• **Problem to work on**: Copy each of the following rows exactly as it appears, keeping every character and line break unchanged.

--- START ---

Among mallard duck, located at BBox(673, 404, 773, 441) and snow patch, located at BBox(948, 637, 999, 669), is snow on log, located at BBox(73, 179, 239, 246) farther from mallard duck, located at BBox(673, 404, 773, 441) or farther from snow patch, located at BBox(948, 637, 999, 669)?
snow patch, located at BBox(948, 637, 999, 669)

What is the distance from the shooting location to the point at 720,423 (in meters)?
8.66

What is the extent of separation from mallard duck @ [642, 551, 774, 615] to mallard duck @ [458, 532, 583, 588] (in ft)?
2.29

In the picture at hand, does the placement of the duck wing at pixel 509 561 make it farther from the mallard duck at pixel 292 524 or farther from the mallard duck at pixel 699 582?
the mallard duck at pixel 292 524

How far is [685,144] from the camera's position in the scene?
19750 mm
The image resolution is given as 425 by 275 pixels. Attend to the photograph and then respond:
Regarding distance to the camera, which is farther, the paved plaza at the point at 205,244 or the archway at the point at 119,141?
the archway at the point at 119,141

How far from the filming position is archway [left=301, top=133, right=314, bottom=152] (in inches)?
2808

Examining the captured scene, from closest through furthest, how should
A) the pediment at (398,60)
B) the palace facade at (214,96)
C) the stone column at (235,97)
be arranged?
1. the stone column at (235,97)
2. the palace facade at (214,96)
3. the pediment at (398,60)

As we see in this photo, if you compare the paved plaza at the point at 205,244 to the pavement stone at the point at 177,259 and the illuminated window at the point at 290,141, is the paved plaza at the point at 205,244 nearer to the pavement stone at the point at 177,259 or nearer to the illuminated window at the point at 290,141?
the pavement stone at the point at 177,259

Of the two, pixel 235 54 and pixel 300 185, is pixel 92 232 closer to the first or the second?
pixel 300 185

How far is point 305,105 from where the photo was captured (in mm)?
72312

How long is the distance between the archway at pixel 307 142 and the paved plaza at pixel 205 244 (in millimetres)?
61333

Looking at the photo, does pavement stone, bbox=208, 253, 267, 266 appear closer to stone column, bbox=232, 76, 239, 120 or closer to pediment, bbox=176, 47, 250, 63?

--- END ---

• **Exercise response**:
Among mallard duck, located at BBox(673, 404, 773, 441) and snow patch, located at BBox(948, 637, 999, 669), is snow on log, located at BBox(73, 179, 239, 246) farther from mallard duck, located at BBox(673, 404, 773, 441) or farther from snow patch, located at BBox(948, 637, 999, 669)?
snow patch, located at BBox(948, 637, 999, 669)

What is the distance from the shooting location to the point at 720,423 (in meters)?
8.66

What is the extent of separation from mallard duck @ [642, 551, 774, 615] to mallard duck @ [458, 532, 583, 588] (in ft)?
2.29

In the picture at hand, does the placement of the duck wing at pixel 509 561 make it farther from the mallard duck at pixel 292 524 or farther from the mallard duck at pixel 699 582?
the mallard duck at pixel 292 524

How far is [685,144] from the camera's position in the scene?
19750 mm
The image resolution is given as 425 by 275 pixels. Attend to the photograph and then respond:
Regarding distance to the camera, which is farther, the paved plaza at the point at 205,244 or the archway at the point at 119,141?
the archway at the point at 119,141

How far from the filming position is archway [left=301, top=133, right=314, bottom=152] (in inches)?
2808

Examining the captured scene, from closest through furthest, how should
A) the pediment at (398,60)
B) the palace facade at (214,96)
C) the stone column at (235,97)
be arranged?
1. the stone column at (235,97)
2. the palace facade at (214,96)
3. the pediment at (398,60)

As we see in this photo, if you compare the paved plaza at the point at 205,244 to the pavement stone at the point at 177,259 and the illuminated window at the point at 290,141, is the paved plaza at the point at 205,244 nearer to the pavement stone at the point at 177,259 or nearer to the illuminated window at the point at 290,141?
the pavement stone at the point at 177,259

Of the two, pixel 235 54 and pixel 300 185, is pixel 92 232 closer to the first or the second?
pixel 300 185

How far is point 305,105 from where the photo was captured (in mm)?
72312

How long is the distance between the archway at pixel 307 142 and the paved plaza at pixel 205 244 (in millimetres)?
61333

Looking at the photo, does pavement stone, bbox=208, 253, 267, 266 appear closer to stone column, bbox=232, 76, 239, 120 or closer to pediment, bbox=176, 47, 250, 63?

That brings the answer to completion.